Task prompt: Can you echo the lines below word for word, leaving out the picture?

Supplied data:

_ _ _ _ _ _ _

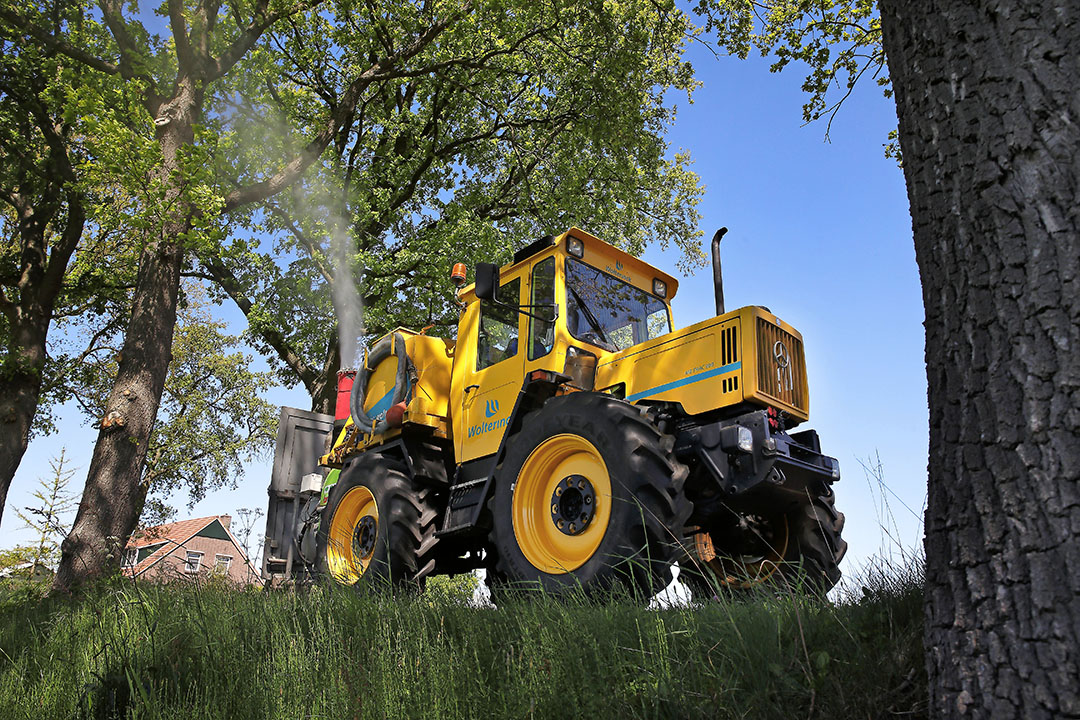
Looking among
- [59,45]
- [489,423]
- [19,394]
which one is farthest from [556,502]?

_ _ _ _ _ _ _

Completed task:
Looking among
- [59,45]
- [489,423]
- [19,394]
which one is farthest from [556,502]?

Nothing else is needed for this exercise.